Rodent bladder urine (32 samples named U1-U32): Rodents were captured using Sherman live-capture traps strategically placed around rice paddies and livestock areas in rural regions of Amol, northern Iran. A total of 60 traps were set during each trapping session and positioned approximately 10 - 15 meters apart along field margins and near animal shelters. The traps were baited with grains and were checked twice daily (early morning and late afternoon) to minimize stress on the animals. Trapping was conducted for three consecutive nights per site during the summer and autumn of 2023. After capture, rodents were anesthetized, and their bladders were carefully exposed under aseptic conditions while keeping the organ intact. Urine was aspirated directly from the bladder using a sterile 1-mL insulin syringe, with a maximum volume of 0.5 - 1 mL collected per animal, depending on availability. Samples were immediately processed or stored at 4°C for up to 4 hours until further analysis.

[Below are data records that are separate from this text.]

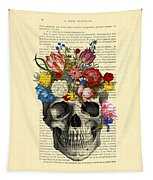 Skull With Flowers Vintage Illustration Tapestry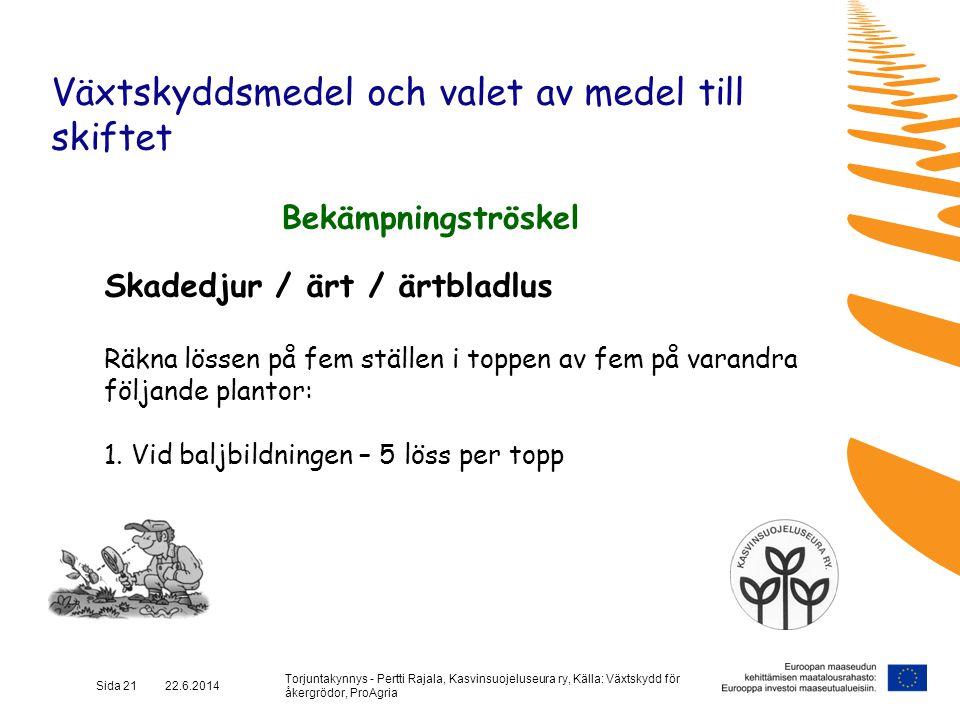 Torjuntakynnys - Pertti Rajala, Kasvinsuojeluseura ry, Källa: Växtskydd för åkergrödor, ProAgria Sida 21 22.6.2014 Växtskyddsmedel och valet av medel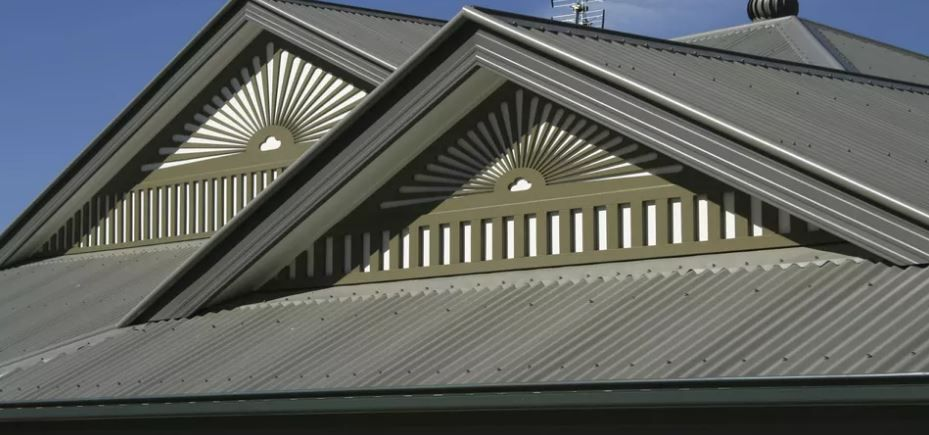 12 Things To Know About Metal Roofing Metal Roof Roofing Residential Roofing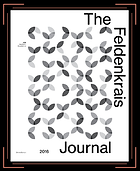 Feldenkrais Toronto West & The Feldenkrais Journal by Kathryn Goldman Schuyler on Awareness Through Movement as a Catalyst for Change states that Can ATM lessons catalyze significant change? Feldenkrais Toronto & Feldenkrais Method neuro movements rewire brain to improve posture & mobility, reduce chronic joint pain, acute back pain, knee, hip replacement, improve balance, neurological disorders. Moshe Feldenkrais Method helps chronic or acute pain & enhance movement abilities. Feldenkrais Toronto West somatic education classes in neuroplasticity, stroke, improves recovery from surgery discomfort, walk move better & senior fall prevention. ATM Awareness Through Movement, Functional Integration help sports injury pain & dance. Sue Seto Guild Certified Feldenkrais Practitioner. Roncesvalles & Bloor West Village public classes. Private small group ATM classes. Feldenkrais workshops & class series. Moshe Feldenkrais inventor discover of Feldenkrais method. Feldenkrais improve swimming.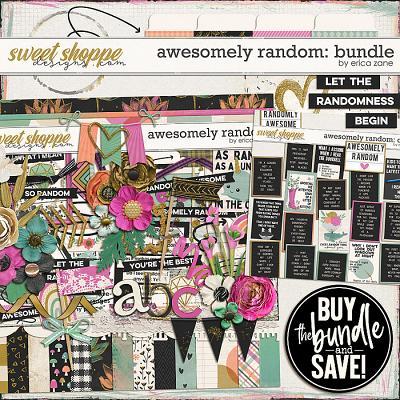 Awesomely Random: Bundle by Erica Zane
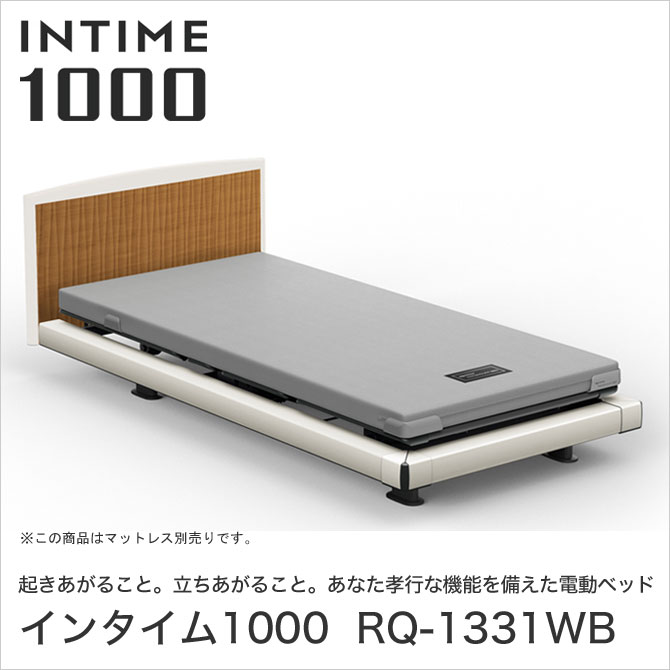 INTIME1000 RQ-1331WB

Cattle (42 samples, C1 - C42) and sheep (44 samples, SH1 - SH44) from smallholder farms in rural areas of Amol were selected as the target population. Animals were included if they were apparently healthy and over six months of age, which allowed for a representative assessment of leptospiral exposure in the livestock population. Exclusion criteria included animals showing clinical signs of illness or under treatment. Animals were included if they were apparently healthy and over six months of age, while those showing clinical signs of illness or under treatment were excluded. Mid-stream urine samples were collected by gently stimulating urination while the animals were standing, using sterile containers to avoid contamination. All animals were handled carefully to minimize stress. Samples were immediately stored at 4°C and processed within 4 hours.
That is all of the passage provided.